JDF communication

This page discusses how JDF-enabled systems communicate with each other.

A system that generates JDF data is called a JDF producer while a system reading and interpreting the data is called a JDF consumer. Of course there are systems that are both a producer and a consumer at the same time.

How do the two systems, a JDF producer and a JDF consumer, talk to each other?

Let’s first look at the ‘physical’ aspect of JDF communication:

  • The easiest type of JDF communication is working hotfolder based. A folder or subdirectory on a computer is made accessible to both the JDF producer and consumer. The JDF consumer checks this hotfolder every few seconds. As soon as the JDF producer creates a JDF file in the hotfolder, the JDF consumer picks it up and processes it.
    The advantage of this approach is that it is easy to set up and troubleshoot. The main disadvantage is that such an approach does not really lend itself to two-way communication.
  • A more sophisticated way of communicating is using HTTP, the same protocol that is also used to transmit this web page to your browser. To be able to use HTTP-communication, both the JDF producer and consumer need to have a small built-in web server that handles the incoming and outgoing messages. Software developers don’t need to create such tools themselves. They can use tools like IIS from Microsoft or Tomcat, an open source alternative. Systems that support JMF always use HTTP.

Usually a JDF project starts with two systems exchanging data but before you know, other systems also get integrated and you end up with multiple systems exchanging job related data. How do these systems communicate from a logical point of view?

  • In the early days of JDF, a lot of people assumed JDF communication would be a serial process. An application such as an MIS system would be used to define a job. It would send a JDF file about this job to the prepress system. The prepress system would interpret these data, process the job, add some data and pass the larger JDF to the next application in the chain. This system would do the same and an ever growing JDF file would contain more and more information about a job.
    While this approach appears to be logical at first, it has different downsides which is probably why this approach never took off.
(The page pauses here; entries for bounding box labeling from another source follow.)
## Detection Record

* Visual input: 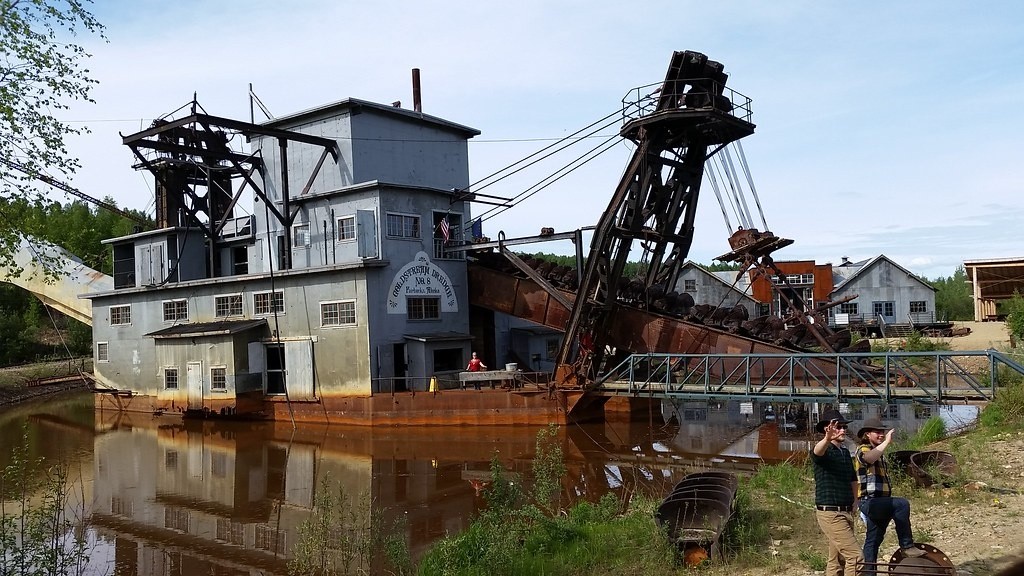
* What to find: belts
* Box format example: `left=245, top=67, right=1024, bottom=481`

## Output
left=817, top=506, right=854, bottom=511
left=862, top=495, right=870, bottom=500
    • Job progress isn’t logical or linear. Things may change at a very late stage, bouncing back from a press management system to the MIS system. Moving around a single file that follows the job is not possible. Sometimes things happen in parallel in two different departments or companies. It is extremely difficult to keep two or more copies of a file synchronised if various systems change those copies at the same time..
    • If a single JDF file would be kept on a central server, the problem of read/write rights pops up: what if both the MIS and the prepress system want to alter the JDF at the same time? What if they both want to change the same data entry in the file?
    • After a while that JDF file could become awfully big, especially if logging data are added. Retrieving data from a text file and writing data back into it is not a very efficient way of working.
  • A number of vendors looked at a star topology: a single application acts as a JDF manager (or JDF robot or JDF hub) communicating with all other systems on a ‘need to know’ basis. Initially some companies tried to create dedicated software for this but I don’t think such systems ever made it to the market. Nowadays there are a few MIS systems that aim to become JDF hubs.
    A centralised approach offers a number of advantages: There is no risk of data integrity conflicts with two systems using different parameters for a particular job setting since all data are centralised in one single system. There is one single point of contact in case of compatibility issues. System administration is easier.
    Of course there are also disadvantages: The JDF hub needs to be able to handle the full spectrum of JDF uses which can be a daunting task. As a user you are placing all your eggs in one basket, both when it comes to data communication as well as when it comes to relying on vendors. How flexible is a vendor going to be when its system is also in charge of handling the data of a competitive product?
  • Nowadays a lot of the JDF integration projects are point-to-point connections: an MIS system might communicate with a prepress system. It sends the same job description also to a press management system. The prepress system and press management system also exchange data using JDF.
  • Nothing stops you from going for a hybrid configuration, a mix of a star topology and point-to-point communication. An example: an MIS system communicates with both a prepress system and a press management system. The prepress system sends ink key data to the MIS system which forwards theyse to the press management system. The prepress system also generates data for the finishing equipment but it passes these JDF along directly, without involving the MIS system.